What Is Deep Learning?
Deep learning can be defined as a subset of machine learning algorithms that progressively uses multiple layers to extract more and more features from the raw input.
It works by using artificial neural networks (ANNs), which comprise layers of interconnected nodes. Each node performs a simple calculation on the data it receives, and the results serve as input for the next layer. The more layers, the more complex the network can be and the more complex the patterns it can learn.
How Is Deep Learning Achieved?
Like many AI-related algorithms, it involves using ANNs to serve as the computational muscle. The ANN is a network of machines (nodes) structured in a way that mimics the computational process of a human brain. These networks have dozens of layers, which allow deep learning algorithms to learn deeper and more complex relationships from the data it has been trained on.
An ANN is trained on vast amounts of data to serve a particular use case or interconnected use cases. For instance, if an ANN is to be used for image recognition, it would be fed reams of image data until it ‘learns’ to recognise human-relevant patterns. After an ANN achieves this, it is then fine-tuned and optimised for better performance.
Are Deep Learning, LLMs & Artificial Neural Networks Interconnected?

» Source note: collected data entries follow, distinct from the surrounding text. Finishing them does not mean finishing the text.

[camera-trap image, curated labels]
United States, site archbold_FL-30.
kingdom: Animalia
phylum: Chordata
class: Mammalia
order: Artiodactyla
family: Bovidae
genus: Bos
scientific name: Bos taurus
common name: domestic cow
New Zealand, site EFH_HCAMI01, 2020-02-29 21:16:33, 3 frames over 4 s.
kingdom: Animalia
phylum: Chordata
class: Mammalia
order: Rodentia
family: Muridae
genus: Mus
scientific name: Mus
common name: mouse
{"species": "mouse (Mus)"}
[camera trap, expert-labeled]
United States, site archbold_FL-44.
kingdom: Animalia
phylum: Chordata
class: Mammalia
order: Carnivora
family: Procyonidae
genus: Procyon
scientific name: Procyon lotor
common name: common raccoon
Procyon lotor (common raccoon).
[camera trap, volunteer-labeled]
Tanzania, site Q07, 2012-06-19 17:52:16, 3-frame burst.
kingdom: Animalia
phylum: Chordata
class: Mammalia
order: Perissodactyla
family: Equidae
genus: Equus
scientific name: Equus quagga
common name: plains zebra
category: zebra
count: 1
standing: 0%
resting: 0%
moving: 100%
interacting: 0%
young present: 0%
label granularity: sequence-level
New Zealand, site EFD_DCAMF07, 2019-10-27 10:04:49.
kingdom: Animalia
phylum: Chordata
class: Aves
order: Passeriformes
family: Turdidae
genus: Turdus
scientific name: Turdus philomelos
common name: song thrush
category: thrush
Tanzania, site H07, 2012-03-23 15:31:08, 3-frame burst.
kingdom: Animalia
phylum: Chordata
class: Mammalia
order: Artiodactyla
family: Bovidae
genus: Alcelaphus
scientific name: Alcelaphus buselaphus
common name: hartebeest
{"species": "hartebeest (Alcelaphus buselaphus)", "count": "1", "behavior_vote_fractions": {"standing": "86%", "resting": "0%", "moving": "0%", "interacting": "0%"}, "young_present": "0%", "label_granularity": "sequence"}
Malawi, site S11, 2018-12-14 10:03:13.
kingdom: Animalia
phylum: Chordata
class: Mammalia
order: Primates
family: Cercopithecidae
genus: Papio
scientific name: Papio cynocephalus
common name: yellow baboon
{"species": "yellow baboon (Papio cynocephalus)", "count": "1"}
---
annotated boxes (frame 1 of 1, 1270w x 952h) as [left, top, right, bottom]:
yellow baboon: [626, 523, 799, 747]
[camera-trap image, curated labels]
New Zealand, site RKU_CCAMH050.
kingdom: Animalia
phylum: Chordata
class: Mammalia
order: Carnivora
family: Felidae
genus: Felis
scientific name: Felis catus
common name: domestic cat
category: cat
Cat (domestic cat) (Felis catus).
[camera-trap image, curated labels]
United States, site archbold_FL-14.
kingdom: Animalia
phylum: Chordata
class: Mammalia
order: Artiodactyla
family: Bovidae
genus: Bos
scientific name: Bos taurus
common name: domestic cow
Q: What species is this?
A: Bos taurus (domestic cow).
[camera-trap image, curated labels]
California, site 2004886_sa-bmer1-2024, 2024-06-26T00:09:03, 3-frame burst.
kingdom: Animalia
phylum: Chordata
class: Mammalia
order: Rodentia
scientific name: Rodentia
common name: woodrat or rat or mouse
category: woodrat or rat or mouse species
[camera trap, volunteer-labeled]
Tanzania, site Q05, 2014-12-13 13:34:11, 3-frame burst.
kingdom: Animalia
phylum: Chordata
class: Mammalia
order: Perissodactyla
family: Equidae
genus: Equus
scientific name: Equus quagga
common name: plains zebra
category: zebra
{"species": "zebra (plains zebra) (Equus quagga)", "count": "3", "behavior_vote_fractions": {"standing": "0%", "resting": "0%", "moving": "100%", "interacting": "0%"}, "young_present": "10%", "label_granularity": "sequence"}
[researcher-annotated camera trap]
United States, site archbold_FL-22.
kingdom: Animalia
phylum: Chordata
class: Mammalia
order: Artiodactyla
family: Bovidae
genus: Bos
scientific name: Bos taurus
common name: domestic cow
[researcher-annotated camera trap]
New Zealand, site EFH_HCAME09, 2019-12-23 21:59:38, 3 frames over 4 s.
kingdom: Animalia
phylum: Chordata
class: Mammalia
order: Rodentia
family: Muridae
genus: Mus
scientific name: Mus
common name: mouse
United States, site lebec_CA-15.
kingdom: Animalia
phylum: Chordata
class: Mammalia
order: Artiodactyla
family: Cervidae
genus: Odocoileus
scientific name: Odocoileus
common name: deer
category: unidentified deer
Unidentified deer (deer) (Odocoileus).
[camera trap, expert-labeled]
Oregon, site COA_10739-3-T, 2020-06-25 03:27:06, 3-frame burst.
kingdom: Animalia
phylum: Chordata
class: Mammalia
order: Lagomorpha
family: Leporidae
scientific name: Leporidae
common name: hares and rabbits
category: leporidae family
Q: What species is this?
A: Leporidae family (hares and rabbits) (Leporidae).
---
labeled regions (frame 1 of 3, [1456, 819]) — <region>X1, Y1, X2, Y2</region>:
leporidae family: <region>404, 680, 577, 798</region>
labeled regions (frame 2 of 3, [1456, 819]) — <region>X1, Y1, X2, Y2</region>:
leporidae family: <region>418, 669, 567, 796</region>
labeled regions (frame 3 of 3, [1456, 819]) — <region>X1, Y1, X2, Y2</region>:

For any AI-based system that we use today – ChatGPT, for instance – there are three key components. At the base layer would be an ANN, providing all the necessary computational power required.
It is the architecture of the whole system, as it is the overarching approach that an ANN takes to learn complex relationships between data. It can also be pictured as a blueprint of sorts for the whole AI system.
Completing the system is a large language model (LLM), a specialised deep learning algorithm that is specifically designed for language processing. It leverages the power of ANNs and deep learning algorithms to understand and respond to human language.
What Is The Relationship Between Deep Learning and Machine Learning?
Deep learning and machine learning (ML) have a parent-child relationship in the sense that the former is a subset of the latter.
Machine learning algorithms are simpler and broader in scope than deep learning algorithms, which tend to be highly specialised and specific in their scope and applications.
Machine learning algorithms require structured data sets and need frequent human intervention during training. On the other hand, deep learning algorithms, which are computationally complex, can work on unstructured data and require little to no human intervention during the training phase.
What Are The Use Cases of It?
It is the architectural approach behind many of the AI-based use cases that we see today. The following are some of the most popular deep learning applications:
Image Recognition: Deep learning algorithms can be trained to identify objects in images, such as faces, cars and animals. This enables applications like facial recognition and self-driving cars.
- Natural Language Processing: It can be used to understand and generate human language. This is used in applications like chatbots, machine translation and sentiment analysis.
- Speech Recognition: It can be used to convert spoken language into text, enabling use cases in dictation software, virtual assistants and more.
- Recommendation Systems: It can be used to recommend products or services to users based on their past behaviour. Online shopping sites, search engines and streaming services use recommendation engines based on deep learning to make personalised recommendations.
What Are The Challenges With Current Deep Learning Algorithms?
Deep learning algorithms currently face several challenges related to data dependency, computational cost, generalisability, among others.
Deep learning models require vast amounts of high-quality, labelled data to effectively train. Gathering and annotating such data can be expensive, time-consuming and impractical in certain domains. This data dependency limits the applicability of deep learning to problems where abundant data is readily available.
More importantly, deep learning models often struggle to generalise their performance to unseen data or situations outside their training set. This leads to unexpected errors and unreliable outcomes when deployed in real-world scenarios. The lack of generalisability can cause significant issues in applications like autonomous vehicles, where unexpected errors can have serious consequences.
Further, the internal workings of deep learning models can be opaque, making it difficult to understand why they make certain decisions. This lack of explainability raises concerns about bias, fairness and accountability in real-world applications.
What Are The Concerns About Deep Learning?
While it offers immense potential in various fields, there are legitimate concerns about its development and usage. One of the concerns is that deep learning algorithms can acquire biases in the training phase.
It often relies on vast amounts of personal data, raising concerns about privacy breaches and unauthorised use of sensitive information. Further, adversarial attacks can exploit vulnerabilities in deep learning models to manipulate their outputs for malicious purposes, posing security risks in critical applications.
Concerningly, these algorithms have also been weaponised in the form of autonomous weapons, surveillance systems, and misinformation and disinformation.